African American businessman Alfred L. Cralle (1866-1919) was working as a porter in a drug store in Pittsburgh, Pennsylvania when he noticed the servers had issues with ice cream sticking to scoops. He patented a round-bowl ice cream scooper that became the standard for many years. Companies and artisans have since tinkered with Cralle’s design and even changed the shape of the bowl. An ice cream dipper with a heart-shape bowl, patented by John Manos of the Manos Novelty Company in Ohio in 1925, is especially desirable. An example sold for $5,000 plus the buyer’s premium in November 2021 at Rich Penn Auctions. The dipper, made of nickel-plated brass and outfitted with a wooden handle, served a small heart-shape scoop of ice cream.
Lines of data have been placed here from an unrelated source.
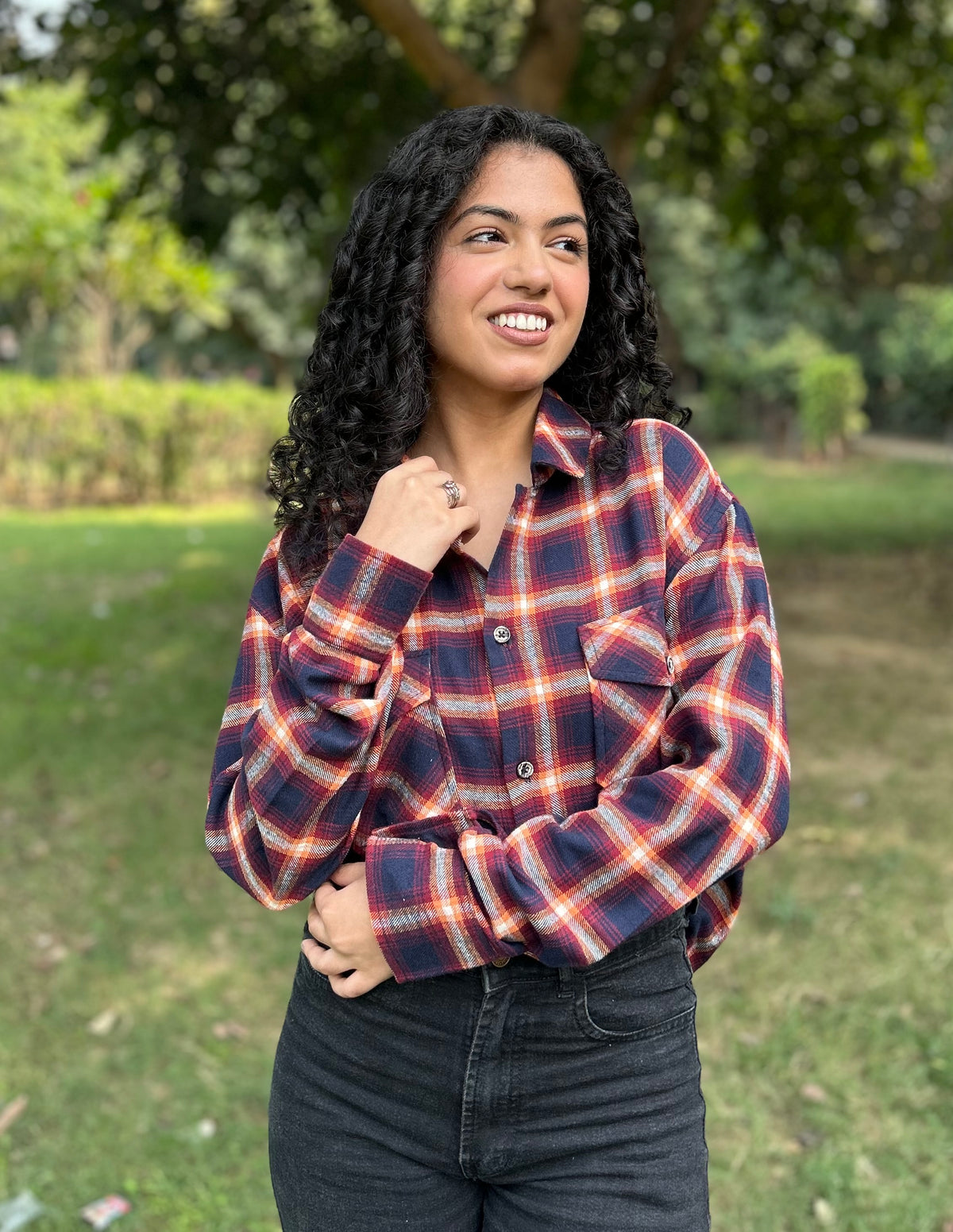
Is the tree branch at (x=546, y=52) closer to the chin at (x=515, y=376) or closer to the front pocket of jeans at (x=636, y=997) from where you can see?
the chin at (x=515, y=376)

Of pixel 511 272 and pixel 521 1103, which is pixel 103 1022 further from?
pixel 511 272

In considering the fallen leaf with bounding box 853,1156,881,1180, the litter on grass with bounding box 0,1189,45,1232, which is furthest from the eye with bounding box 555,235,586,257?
the litter on grass with bounding box 0,1189,45,1232

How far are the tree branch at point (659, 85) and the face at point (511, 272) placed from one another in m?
5.48

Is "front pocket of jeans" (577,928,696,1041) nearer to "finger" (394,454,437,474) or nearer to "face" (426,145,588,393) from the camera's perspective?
"finger" (394,454,437,474)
The company also made a matching heart-shape ice cream dish.

The largest ice cream makers in the United States became iconic and beloved names: Turkey Hill, Good Humor, Borden, Blue Bell, Ben & Jerry’s and Breyers. Collectors of ice cream memorabilia are drawn to advertising signs for these brands, often favoring signs that deliver on the wow factor. A case in point is a Borden’s ice cream porcelain double-sided neon sign that attained $27,000 plus the buyer’s premium in March 2022 at Rockabilly Auction Company.

A set of sterling silver Gorham ice cream spoons in the forms of fish realized $5,000 plus the buyer’s premium in December 2021. Image courtesy of Dan Morphy Auctions and LiveAuctioneers.
A set of Gorham sterling silver ice cream spoons in the forms of fish realized $5,000 plus the buyer’s premium in December 2021. Image courtesy of Dan Morphy Auctions and LiveAuctioneers.
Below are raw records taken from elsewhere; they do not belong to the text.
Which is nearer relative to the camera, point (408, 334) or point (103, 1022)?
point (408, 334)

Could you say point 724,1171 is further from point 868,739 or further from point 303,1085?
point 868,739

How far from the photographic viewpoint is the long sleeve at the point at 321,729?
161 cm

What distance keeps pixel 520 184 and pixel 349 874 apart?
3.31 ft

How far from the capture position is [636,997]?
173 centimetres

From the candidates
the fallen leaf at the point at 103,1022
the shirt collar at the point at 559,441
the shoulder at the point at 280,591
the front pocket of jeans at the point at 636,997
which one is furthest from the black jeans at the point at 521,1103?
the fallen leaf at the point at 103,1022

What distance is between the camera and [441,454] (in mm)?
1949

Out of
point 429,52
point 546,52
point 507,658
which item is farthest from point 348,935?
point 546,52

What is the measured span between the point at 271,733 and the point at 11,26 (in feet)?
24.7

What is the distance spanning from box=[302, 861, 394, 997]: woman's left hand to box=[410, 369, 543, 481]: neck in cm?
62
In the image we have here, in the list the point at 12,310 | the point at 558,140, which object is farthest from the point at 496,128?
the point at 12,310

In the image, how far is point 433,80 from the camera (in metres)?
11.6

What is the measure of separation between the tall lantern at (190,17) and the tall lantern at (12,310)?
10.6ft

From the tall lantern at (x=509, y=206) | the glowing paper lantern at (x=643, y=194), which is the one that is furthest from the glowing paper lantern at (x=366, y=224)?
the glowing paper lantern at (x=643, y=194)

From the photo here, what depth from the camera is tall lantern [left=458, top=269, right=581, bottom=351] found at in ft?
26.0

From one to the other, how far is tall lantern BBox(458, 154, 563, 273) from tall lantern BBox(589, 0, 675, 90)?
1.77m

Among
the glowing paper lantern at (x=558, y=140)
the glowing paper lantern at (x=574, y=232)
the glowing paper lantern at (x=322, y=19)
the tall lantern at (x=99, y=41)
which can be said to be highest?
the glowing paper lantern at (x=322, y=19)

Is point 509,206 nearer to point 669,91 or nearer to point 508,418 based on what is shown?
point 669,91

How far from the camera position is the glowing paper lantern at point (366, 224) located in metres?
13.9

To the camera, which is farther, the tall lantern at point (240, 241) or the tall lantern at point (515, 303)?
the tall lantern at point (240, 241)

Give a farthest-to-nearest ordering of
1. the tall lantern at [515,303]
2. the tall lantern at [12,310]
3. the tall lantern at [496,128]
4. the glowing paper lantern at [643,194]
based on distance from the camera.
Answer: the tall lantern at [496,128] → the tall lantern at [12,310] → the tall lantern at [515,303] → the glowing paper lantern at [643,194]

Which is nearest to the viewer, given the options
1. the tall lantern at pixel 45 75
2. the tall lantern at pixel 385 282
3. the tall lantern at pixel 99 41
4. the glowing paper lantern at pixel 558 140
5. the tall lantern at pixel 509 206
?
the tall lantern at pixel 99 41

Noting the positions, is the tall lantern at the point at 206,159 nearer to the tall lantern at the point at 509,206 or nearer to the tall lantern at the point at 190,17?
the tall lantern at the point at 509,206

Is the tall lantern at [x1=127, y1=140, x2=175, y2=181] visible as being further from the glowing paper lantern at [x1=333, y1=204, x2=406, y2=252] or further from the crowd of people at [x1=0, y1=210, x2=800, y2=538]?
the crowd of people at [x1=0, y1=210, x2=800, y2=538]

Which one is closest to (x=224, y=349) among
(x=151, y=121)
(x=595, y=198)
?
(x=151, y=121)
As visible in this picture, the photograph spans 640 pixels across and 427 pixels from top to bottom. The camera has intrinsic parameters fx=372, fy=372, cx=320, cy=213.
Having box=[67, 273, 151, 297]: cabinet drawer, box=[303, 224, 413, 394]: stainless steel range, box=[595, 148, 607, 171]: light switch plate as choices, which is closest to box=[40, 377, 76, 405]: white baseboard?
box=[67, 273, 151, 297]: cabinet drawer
Sterling silver flatware firms Gorham, Towle and Tiffany & Co. produced many specialty pieces designed to suit specific foods, and ice cream sets were always in demand, particularly back in the golden age of entertaining and fancy dinners. A Gorham set of sterling silver ice cream spoons and a knife, all fashioned in the form of fish, earned $5,000 plus the buyer’s premium in December 2021 at Dan Morphy Auctions.
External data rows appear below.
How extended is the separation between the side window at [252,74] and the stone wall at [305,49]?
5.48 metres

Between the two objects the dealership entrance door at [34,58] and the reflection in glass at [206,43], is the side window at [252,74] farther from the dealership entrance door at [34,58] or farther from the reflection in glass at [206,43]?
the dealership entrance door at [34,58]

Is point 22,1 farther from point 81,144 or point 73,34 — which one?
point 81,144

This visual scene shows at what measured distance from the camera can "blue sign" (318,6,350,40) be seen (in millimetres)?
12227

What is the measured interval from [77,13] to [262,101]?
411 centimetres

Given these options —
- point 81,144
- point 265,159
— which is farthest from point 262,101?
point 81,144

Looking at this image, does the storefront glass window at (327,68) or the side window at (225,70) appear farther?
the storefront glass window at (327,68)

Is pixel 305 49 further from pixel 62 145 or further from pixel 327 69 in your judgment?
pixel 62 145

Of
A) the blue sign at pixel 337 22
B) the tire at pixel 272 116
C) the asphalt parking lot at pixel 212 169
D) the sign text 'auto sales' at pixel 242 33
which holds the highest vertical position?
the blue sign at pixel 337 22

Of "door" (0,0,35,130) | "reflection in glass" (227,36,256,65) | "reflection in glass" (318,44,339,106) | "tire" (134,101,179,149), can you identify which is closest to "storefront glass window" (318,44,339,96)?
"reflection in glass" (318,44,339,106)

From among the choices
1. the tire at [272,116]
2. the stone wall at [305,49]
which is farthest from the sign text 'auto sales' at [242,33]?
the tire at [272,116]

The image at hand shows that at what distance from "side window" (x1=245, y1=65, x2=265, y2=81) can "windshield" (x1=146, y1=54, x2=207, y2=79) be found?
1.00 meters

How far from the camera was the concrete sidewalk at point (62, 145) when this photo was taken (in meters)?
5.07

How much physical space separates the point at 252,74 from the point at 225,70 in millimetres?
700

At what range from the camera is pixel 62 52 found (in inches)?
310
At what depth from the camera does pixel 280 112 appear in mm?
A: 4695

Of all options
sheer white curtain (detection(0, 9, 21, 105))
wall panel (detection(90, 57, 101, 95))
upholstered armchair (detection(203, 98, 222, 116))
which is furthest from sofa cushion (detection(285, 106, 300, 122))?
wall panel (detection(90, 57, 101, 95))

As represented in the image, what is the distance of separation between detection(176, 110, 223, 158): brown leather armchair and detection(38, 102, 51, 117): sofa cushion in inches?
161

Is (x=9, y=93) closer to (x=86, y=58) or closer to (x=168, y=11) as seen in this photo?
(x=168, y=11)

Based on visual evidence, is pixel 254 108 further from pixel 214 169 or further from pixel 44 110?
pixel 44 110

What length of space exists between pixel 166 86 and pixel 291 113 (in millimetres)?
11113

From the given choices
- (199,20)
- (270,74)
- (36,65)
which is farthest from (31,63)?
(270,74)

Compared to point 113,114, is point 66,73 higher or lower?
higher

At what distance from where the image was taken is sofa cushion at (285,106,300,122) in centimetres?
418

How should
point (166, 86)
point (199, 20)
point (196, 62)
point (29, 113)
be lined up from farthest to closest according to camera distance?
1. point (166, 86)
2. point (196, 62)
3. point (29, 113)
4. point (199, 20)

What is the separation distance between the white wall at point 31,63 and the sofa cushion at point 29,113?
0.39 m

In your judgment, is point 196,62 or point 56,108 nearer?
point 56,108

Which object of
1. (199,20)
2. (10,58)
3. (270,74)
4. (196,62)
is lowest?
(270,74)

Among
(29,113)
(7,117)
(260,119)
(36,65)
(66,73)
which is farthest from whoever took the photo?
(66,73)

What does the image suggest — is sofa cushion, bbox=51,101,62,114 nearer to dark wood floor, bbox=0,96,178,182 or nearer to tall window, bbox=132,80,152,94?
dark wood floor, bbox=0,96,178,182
A Pevely Ice Cream freezer commissioned for the 1904 World’s Fair went for $3,750 plus for the buyer’s premium in March 2018. Image courtesy of Soulis Auctions and LiveAuctioneers.
A Pevely Ice Cream freezer commissioned for the 1904 World’s Fair went for $3,750 plus for the buyer’s premium in March 2018. Image courtesy of Soulis Auctions and LiveAuctioneers.

Ice cream memorabilia ranges widely in size, from postcards and sundae dishes all the way up to freezer units, which serve as the ultimate statement piece in a rec room, man cave or she shed. A notable example is a Pevely Ice Cream freezer that was commissioned for the Louisiana Purchase Exposition, aka the St. Louis World’s Fair of 1904. Interestingly, many believe this World’s Fair to be the one where ice cream was first served in a waffle cone (but the freezer was probably not present at the historic moment, as Pevely is not named among the fair vendors claiming the innovation). The paneled pine freezer, touting 5 cent cones and sporting red, white and blue-themed advertising, brought $3,750 plus the buyer’s premium in March 2018 at Soulis Auctions. Crowning the freezer is a figural ice cream cone fashioned from stacked and turned woods, topped with a single composition scoop of ice cream, painted white to resemble vanilla. The featured dairy was founded in the 1880s by a St. Louis family.

A lithograph Soviet Union poster sporting the phrase ‘Buy ice-cream of Glavkhladoprom’ earned $1,210 plus the buyer’s premium in May 2021. Image courtesy of ARTMAXIMUM and LiveAuctioneers.
This Soviet Union lithographed poster with the phrase ‘Buy ice-cream of Glavkhladoprom’ earned $1,210 plus the buyer’s premium in May 2021. Image courtesy of ARTMAXIMUM and LiveAuctioneers.

Those with more wall space than shelf space often seek ice cream-themed posters, which are also prized by vintage poster collectors. A fine example is a mid-century style lithograph poster from Moscow, dating to 1952, depicting a penguin holding a tray of several ice cream treats above the phrase “Buy ice-cream of Glavkhladoprom.” It realized $1,210 plus the buyer’s premium in May 2021 at ARTMAXIMUM.

Ice cream is savored around the world, whether it’s known as ice cream, gelato, frozen custard or kulfi. Collectors are equally passionate about ice cream memorabilia, which presents a generous and almost inexhaustible range of choices that are as tantalizing as the treat itself.